The upper waters of the Riflespruit a tributary of the Bokspruit in the North Eastern Cape Highlands is in my top five streams in SA. Although I have fished some of the lower sections closer to the confluence with the Bokspruit, I was first introduced to the Francisdale waters of the Riflespruit by Miles and Inge Divett in 2014. Miles at the time owned the undeveloped farm Francisdale.
The freestone stream begins its journey high in the surrounding mountains flowing steeply downstream before reaching the common boundary with the farm Mt Mourne where the gradient eases and the character changes into more pastoral settings. The stream as it crosses Francisdale, has a lot of pocket water that can hide some beautiful fish, but there are also fair sized runs, slick glides, braided fast-water and even stair-step plunge pools – here in my mind the dry fly is king. It is a typically healthy mountain drainage unaffected by human impacts and farming operations. The home-grown rainbow trout are on average between 10 and 12 inches, and their numbers determined by the environment. If you happen take a 16 incher you’ve probably caught one of the old mossbacks in the stream – Miles tells me that they’re there. To make the point, on a subsequent visit, Ian Cox and I stood on high ground looking down on a long deep run watching two fish that were clearly a lot bigger than the average. We guided Grant Visser, unsighted, to an almost impossible position, but his cast over shot mark and the two mossbacks were gone in the blink of an eye.

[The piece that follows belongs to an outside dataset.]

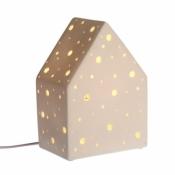 Häuschen-Lampe, weiss, klein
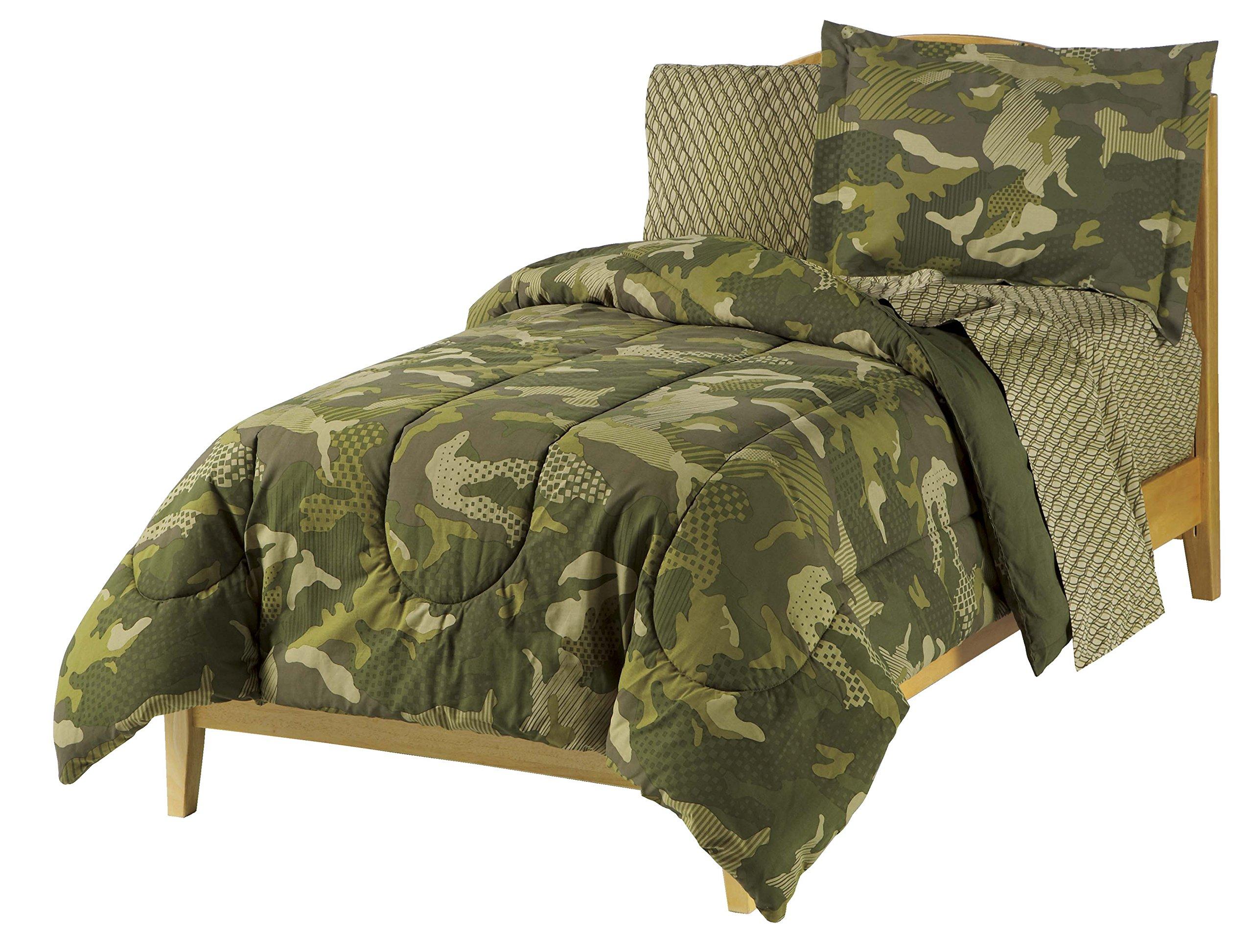 images walmart duck camouflage joggers glamorous leggings code camofire jacket living salt livingroom bedroom camo outfit brilliant ideas decor hm coupon room kuiu crocs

My first visit. After a leisurely breakfast at Walkerbouts in Rhodes, we drove under leaden skies, the 25 odd kilometers to the end of the road at the Mt Mourne farm house, met Braam Botha salt of the earth farmer with a handshake of steel, tackled up and walked the 20 minutes to our starting point at the lower boundary of Francisdale. A light drizzle had begun, fishing, we leapfrogged our way upstream. Fifteen minutes in, with a couple of small fish netted, the heavens opened and we were drenched within minutes. Miles suggested we give it 10 minutes and unless the rain eased that we should pack it in and try another day. Like some divine intervention, the weather gods were kind to us and the rain stopped, skies began to clear, the mist lifted and the beauty of the surrounding mountains literally sparkled after the rain. The day warmed and the caddis and mayflies made an appearance – the trout were looking up. We fished on spending a sublime day on the upper Riflespruit and for me, the excitement of discovering new water in such a pristine environment. The day passed all too quickly and eventually, we needed to turn for the long walk back to our vehicle before nightfall so that we wouldn’t break a leg scrambling over boulders or falling off a ledge in the dark.
Since this first introduction I have fished the Riflespruit on Francisdale on a number of occasions – under blue sky days, then after a drought when the stream was down to its bare bones and once in flood when the many crossings were impossible and when we were forced to admit defeat. The trout have on each occasion been mostly cooperative, fat, healthy – and full of fight.
It is a magnificent upland stream deservedly in my top five favourites – it has never disappointed.